题目: 续写下面这段讲曹丕伤逝与文章不朽观的文字,从它的最后一句之后接着写。

━━ 节选

曹丕是个对时节推移、物候变换十分敏感的人,〔1〕其内心深处有对“乐极生悲”的深长感伤。南皮之游使他兴“兹乐难常”之叹,阮瑀长逝,他在《与吴质书》中,倾诉了自己“节同时异, 物是人非”的感慨。及诸子并逝一年之后,曹丕又致吴质披露自己的心情:“昔年疾疫,亲故多离其灾,徐、陈、应、刘,一时俱逝,痛何可言邪!……追思昔游,犹在心目,而此诸子化为粪壤,可复道哉!”生死异途,曹丕不禁追怀逝者:徐干怀文抱质,可谓彬彬君子,著《中论》20余篇,足传之于后世而不朽;应玚亦有述作意,才学足以著书;陈琳章表殊健;刘桢五言诗妙绝当时;阮瑀书记翩翩, 致足乐也;王粲善于辞赋,虽古人无以远过。“诸子但为未及古人,自一时之俊也,今之存者已不逮矣。”在曹丕看来,建安诸子以其文章成就,在历史中已取得了相当的位置。

忽然迫近的死亡使生命一下子变得短促、脆弱,而又无常。“后生可畏,来者难诬,然吾与足下不及见也。行年已长大,所怀万端,时有所虑,至乃通夕不瞑。何时复类昔日!已成老翁,但未白头耳。 ”〔2〕汉末士人流布漫衍的忧伤情绪中,这种因直接面对死亡而来的生命悲哀,应当说是最深刻、最根本的了。生命的意义和价值因这猝不及防的打击而有了重估的需要。对死者的伤悼,不能不关系着生者对现实的关怀,而在对建安诸子业绩的总结中,曹丕事实上已经获得了有关生命价值问题的新启示。他在《与王朗书》中说道:

生有七尺之形,死唯一棺之土,唯立德扬名,可以不朽,其次莫如著篇籍。(《三国志·魏书·文帝纪》)春秋晚期以来,“三不朽”逐渐成为士人向往的自我实现目标。其中,“立德”、“立功”是尤其使士人挂怀的。“立言”虽也是他们人生重要的一部分,但这一文化使命的完成,往往更多地受制于人格和社会责任的实现,所谓“行有余力,则以学文”。(《论语·学而》)而到了曹丕这里,立德固然是士人安身立命的根本,立功和立言的位次却掉换了个儿。在经过多少处心积虑、明争暗斗之后终于如愿以偿的新太子,面对不以富贵势位为转移的死亡,不免感受到世人所疲惫追逐的政治功业的虚幻;相反,状物、抒情、叙事、言理的文章写作,这无事功可言的建安诸子所赖以名世之业,在他眼中具有了真实、不朽的意义。在《典论·论文》中,曹丕将由伤逝的生命感受而来的文章永恒的认识,表达得十分明豁。

━━━━
━━ 数据

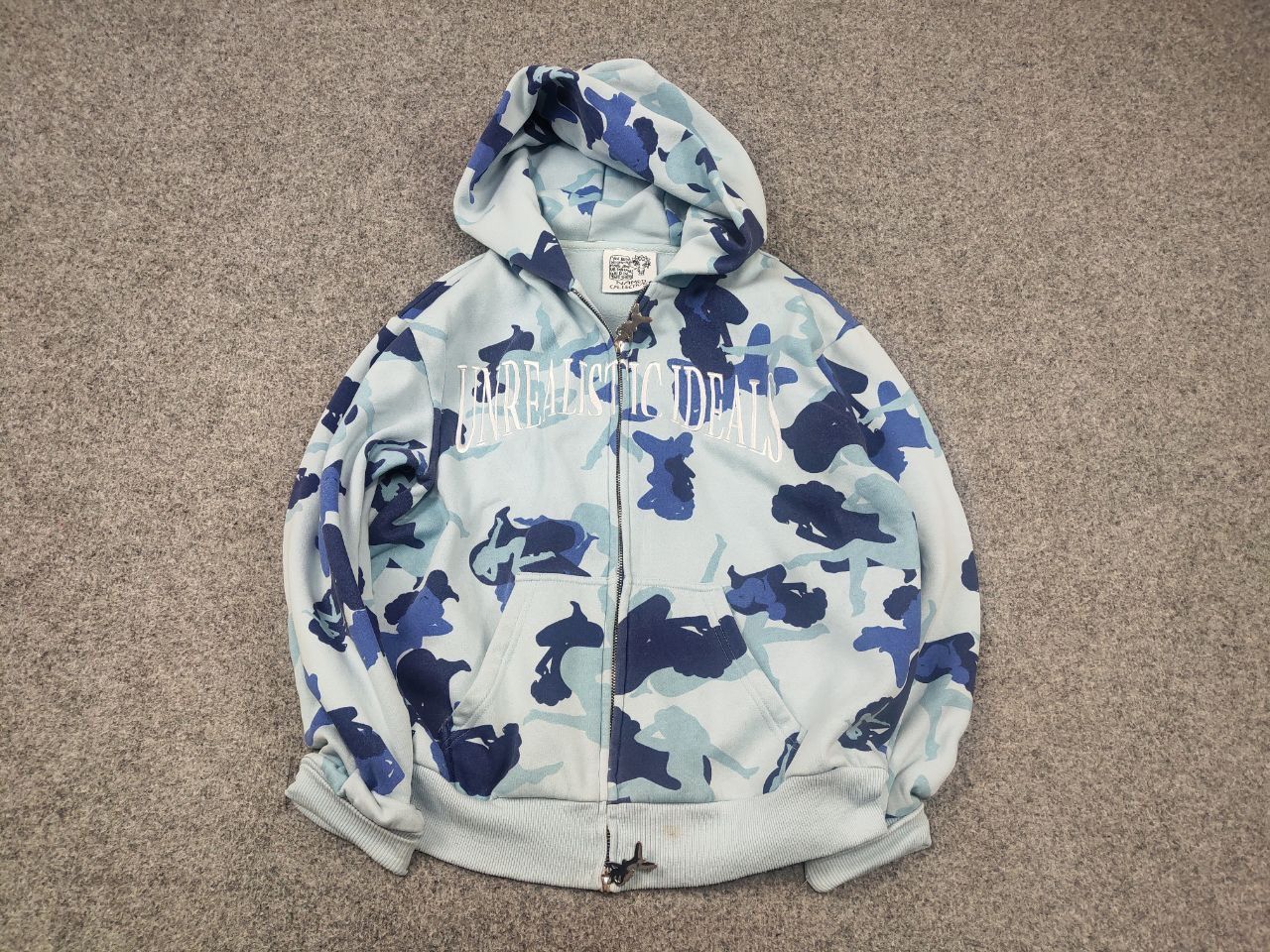 Named Collective Unrealistic Ideals Camo Monogram Zip Hoodie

━━━━

答案:
盖文章经国之大业,不朽之盛事。年寿有时而尽,荣乐止乎其身,二者必至之常期,未若文章之无穷。是以古之作者,寄身于翰墨,见意于篇籍,不假良史之辞,不托飞驰之势,而声名自传于后,故西伯幽而演《易》,周旦显而制《礼》,不以隐约而弗务,不以康乐而加思。夫然,则古人贱尺璧而重寸阴,惧乎时之过已。而人多不强力,贫贱则惧于饥寒,富贵则流于逸乐,遂营目前之务,而遗千载之功,日月逝于上,体貌衰于下,忽然与万物迁化,斯志士之大痛也。(《文选》卷五十二)生命随时可能终结,世间的所有,无论人努力追逐的,抑或已经获得的,往往与生命俱逝,富贵无足以骄人;而文章,则能够以文字负载着生命,度越时空而持久流传下去。书面语言的文化传播功效显然给了曹丕充分的信心。在他看来,“以气为主”的文章不仅比享乐更远大,而且比寿命更坚强,比事功也更独立,凭藉自己的力量,即可使声名比血肉之躯生存得更长久,这是曹丕对文章的突出认识,也是他盛赞文章的出发点和核心。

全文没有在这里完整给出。